13 INTERNAL: ListClosedWorkflowExecutions failed. Error: elastic: Error 400 (Bad Request): all shards failed [type=search_phase_execution_exception]

Navigating to https://my-url-redacted.com/_cluster/health/?level=shards - I see all the shards green and healthy.

In the logs of temporal-frontend, I can see the full stack trace

"msg":"Operation failed with internal error.","service":"frontend","metric-scope":242,"error":"ListOpenWorkflowExecutions failed. Error: elastic: Error 400 (Bad Request): all shards failed [type=search_phase_execution_exception]","logging-call-at":"visibility_manager_metrics.go:276","stacktrace":"go.temporal.io/server/common/log.

Unsure if related, but in the default index that generates, the fields do not seem to exactly match any of these - temporal/schema/elasticsearch/visibility at 7c89d5f19cf139514ef4c50ef9ba2e5a9c869d71 · temporalio/temporal · GitHub

I tried deleting the index and recreating using these, but the index seems to auto-generate itself in the meantime, back to what its default was.

Is this a bug? Something I am missing?

Thank you

Sounds like the same situation as this thread - so I manually curled like this. The index looks correct now, I see 200’s from my ES console in AWS. However the UI still returns the same shard error even though all looks well.
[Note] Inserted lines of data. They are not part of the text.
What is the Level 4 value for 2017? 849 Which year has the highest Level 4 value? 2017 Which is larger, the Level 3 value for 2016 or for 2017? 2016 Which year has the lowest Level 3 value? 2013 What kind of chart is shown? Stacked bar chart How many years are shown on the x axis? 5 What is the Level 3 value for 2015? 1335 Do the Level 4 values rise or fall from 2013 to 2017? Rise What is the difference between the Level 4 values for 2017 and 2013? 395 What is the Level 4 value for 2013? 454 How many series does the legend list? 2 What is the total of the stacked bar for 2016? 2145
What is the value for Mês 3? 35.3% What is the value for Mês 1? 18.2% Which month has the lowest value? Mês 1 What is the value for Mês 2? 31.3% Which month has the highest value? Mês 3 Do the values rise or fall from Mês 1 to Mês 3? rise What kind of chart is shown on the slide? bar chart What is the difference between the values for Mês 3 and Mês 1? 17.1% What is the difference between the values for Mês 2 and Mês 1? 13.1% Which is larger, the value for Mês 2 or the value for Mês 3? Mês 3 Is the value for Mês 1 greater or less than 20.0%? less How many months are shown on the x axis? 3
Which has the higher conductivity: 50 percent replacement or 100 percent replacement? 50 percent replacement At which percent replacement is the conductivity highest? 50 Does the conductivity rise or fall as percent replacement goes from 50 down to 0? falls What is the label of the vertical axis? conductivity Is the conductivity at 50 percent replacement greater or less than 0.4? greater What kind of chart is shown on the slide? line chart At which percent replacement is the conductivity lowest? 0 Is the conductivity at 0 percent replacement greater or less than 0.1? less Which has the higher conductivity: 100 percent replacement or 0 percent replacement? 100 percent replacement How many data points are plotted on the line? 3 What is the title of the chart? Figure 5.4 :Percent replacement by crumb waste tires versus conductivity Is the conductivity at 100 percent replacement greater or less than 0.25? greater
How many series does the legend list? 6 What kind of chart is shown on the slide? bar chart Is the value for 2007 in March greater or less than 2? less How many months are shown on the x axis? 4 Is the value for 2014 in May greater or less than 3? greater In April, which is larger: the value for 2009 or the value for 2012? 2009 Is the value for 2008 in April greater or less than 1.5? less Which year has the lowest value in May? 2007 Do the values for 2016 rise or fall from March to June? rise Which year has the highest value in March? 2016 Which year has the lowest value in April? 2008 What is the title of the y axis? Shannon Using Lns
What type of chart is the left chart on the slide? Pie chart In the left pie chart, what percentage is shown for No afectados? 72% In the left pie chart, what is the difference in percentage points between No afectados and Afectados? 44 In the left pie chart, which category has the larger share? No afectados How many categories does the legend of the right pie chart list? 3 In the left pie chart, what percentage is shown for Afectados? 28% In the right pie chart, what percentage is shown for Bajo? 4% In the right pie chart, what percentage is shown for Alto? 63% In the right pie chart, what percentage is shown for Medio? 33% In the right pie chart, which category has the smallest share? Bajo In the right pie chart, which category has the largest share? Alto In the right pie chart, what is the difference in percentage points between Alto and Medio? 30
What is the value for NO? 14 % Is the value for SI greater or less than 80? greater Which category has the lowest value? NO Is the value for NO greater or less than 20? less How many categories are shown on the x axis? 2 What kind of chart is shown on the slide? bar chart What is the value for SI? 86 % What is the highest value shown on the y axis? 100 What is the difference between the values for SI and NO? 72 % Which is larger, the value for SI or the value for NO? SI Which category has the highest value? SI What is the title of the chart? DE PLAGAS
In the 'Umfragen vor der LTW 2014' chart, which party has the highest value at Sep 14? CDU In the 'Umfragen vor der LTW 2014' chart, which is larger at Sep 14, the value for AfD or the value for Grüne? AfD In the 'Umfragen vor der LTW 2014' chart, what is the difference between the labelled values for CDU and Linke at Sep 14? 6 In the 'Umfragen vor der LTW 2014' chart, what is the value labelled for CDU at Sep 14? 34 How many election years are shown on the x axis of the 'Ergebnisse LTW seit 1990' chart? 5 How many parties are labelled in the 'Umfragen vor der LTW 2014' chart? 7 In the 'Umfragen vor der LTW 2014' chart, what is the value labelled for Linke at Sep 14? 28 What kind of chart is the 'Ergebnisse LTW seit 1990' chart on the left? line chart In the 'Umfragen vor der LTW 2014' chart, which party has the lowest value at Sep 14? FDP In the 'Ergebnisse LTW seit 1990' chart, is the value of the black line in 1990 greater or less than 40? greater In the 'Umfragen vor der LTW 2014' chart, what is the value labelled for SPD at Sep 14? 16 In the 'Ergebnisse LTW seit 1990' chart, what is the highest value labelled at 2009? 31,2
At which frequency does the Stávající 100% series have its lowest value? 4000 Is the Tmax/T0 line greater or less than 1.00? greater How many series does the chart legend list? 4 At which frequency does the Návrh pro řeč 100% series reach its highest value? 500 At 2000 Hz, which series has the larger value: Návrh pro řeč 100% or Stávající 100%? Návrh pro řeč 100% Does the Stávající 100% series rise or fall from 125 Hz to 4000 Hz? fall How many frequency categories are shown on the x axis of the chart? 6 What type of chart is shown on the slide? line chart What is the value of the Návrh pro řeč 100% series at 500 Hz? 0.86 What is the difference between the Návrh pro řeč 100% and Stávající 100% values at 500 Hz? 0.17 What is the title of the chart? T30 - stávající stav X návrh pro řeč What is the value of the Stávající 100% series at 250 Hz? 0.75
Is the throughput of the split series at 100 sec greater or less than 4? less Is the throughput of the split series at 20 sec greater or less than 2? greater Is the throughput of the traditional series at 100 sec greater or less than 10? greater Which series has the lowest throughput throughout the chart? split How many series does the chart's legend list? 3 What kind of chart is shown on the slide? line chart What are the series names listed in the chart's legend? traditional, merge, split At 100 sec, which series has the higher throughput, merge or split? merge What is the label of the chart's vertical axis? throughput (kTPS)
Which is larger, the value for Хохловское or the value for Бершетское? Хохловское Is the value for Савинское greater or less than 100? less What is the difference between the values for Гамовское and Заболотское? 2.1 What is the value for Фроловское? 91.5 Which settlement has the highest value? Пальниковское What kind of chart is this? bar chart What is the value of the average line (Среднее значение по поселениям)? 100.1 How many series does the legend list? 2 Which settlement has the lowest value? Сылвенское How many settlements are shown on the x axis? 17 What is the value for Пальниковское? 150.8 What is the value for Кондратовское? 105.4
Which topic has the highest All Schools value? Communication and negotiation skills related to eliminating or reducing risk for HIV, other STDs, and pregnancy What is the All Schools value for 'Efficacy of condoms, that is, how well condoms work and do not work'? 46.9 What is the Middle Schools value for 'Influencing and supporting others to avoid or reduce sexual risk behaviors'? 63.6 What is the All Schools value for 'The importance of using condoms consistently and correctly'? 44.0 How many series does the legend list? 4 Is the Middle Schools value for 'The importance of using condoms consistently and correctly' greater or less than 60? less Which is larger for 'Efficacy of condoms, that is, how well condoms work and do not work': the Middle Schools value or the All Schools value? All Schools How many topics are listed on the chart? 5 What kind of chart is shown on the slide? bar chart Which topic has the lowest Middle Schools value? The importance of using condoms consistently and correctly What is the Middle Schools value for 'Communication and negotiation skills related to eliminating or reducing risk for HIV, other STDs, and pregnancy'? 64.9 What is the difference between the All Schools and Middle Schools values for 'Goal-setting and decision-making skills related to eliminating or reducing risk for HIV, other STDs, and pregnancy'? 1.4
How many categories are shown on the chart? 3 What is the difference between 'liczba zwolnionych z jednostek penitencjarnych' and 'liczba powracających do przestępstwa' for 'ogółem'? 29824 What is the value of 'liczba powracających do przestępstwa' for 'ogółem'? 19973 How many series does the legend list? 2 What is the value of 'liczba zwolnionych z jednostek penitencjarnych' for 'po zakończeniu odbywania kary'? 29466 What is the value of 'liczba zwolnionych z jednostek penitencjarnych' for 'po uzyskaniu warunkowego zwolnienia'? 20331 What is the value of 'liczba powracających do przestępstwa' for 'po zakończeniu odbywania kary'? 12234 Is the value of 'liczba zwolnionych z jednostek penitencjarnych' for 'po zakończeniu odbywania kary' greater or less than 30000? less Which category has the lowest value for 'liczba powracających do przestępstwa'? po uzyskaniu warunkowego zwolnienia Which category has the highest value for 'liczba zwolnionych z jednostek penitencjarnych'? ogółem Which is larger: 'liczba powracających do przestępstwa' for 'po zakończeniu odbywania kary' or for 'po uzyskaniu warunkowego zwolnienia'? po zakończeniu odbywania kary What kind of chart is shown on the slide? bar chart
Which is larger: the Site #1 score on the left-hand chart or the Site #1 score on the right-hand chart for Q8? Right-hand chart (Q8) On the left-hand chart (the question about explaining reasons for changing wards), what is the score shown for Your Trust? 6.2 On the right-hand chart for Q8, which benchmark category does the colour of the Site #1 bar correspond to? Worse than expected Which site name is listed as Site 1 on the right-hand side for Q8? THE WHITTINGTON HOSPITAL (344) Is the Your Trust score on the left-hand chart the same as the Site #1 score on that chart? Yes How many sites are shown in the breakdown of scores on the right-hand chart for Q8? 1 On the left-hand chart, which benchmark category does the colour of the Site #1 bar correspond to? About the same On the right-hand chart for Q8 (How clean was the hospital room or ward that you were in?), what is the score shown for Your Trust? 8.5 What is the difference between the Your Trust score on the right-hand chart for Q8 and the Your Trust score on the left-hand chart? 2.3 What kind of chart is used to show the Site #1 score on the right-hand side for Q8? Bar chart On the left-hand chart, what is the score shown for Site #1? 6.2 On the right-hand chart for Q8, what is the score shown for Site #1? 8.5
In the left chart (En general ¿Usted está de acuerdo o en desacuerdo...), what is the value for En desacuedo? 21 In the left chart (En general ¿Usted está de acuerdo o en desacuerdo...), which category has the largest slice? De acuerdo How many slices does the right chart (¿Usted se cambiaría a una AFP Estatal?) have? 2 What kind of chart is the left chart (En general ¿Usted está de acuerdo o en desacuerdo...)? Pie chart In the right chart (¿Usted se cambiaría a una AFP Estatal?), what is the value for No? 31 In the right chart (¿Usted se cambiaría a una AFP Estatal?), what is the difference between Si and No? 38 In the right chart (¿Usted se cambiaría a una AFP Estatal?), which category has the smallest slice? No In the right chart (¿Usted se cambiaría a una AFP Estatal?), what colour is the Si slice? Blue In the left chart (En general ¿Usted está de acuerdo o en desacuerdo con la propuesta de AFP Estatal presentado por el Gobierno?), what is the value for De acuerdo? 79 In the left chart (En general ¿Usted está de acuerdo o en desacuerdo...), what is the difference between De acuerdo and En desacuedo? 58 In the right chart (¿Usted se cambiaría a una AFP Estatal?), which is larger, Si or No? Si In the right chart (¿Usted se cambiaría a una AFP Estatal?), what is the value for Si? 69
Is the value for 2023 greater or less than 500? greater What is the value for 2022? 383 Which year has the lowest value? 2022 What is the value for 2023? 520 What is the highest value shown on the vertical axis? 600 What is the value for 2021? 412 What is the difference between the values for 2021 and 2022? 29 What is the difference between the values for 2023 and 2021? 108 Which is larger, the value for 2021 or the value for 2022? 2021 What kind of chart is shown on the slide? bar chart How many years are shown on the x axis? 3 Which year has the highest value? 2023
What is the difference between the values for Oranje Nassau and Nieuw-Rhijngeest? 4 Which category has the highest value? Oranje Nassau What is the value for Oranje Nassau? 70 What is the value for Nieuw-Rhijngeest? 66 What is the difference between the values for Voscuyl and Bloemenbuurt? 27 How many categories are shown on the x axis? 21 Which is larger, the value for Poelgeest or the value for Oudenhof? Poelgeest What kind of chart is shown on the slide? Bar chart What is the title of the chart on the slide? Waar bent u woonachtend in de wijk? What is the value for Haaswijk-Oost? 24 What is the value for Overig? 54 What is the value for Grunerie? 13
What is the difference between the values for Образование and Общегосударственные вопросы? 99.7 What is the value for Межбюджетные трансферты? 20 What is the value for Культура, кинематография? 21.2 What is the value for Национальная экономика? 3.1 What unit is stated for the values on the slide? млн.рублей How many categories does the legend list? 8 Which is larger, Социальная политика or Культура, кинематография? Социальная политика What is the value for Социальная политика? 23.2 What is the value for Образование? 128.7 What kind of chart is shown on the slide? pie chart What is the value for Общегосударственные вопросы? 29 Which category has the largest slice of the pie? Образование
Did you curled those commands after index was autocreated? If yes, it doesn’t affect existing index. So you need to delete existing index, create template, and then create index manually. After that it should work. I would also suggest you to disable index autocreation.

Btw, we released 1.11 yesterday with significant improvements and changes in advanced visibility (backed by Elasticsearch). I would suggest you to start with it to avoid reindexing in future migration.

Thanks for the reply.
Yes, had done it after the index autocreated - but also tried deleting and recreating. But it was always getting overwritten by the auto-creator back to the incorrectly formatted index.

Either way, yes, I am moving ahead with 1.11.1 upgrade now and then will try rewiring up Elasticsearch.

Thanks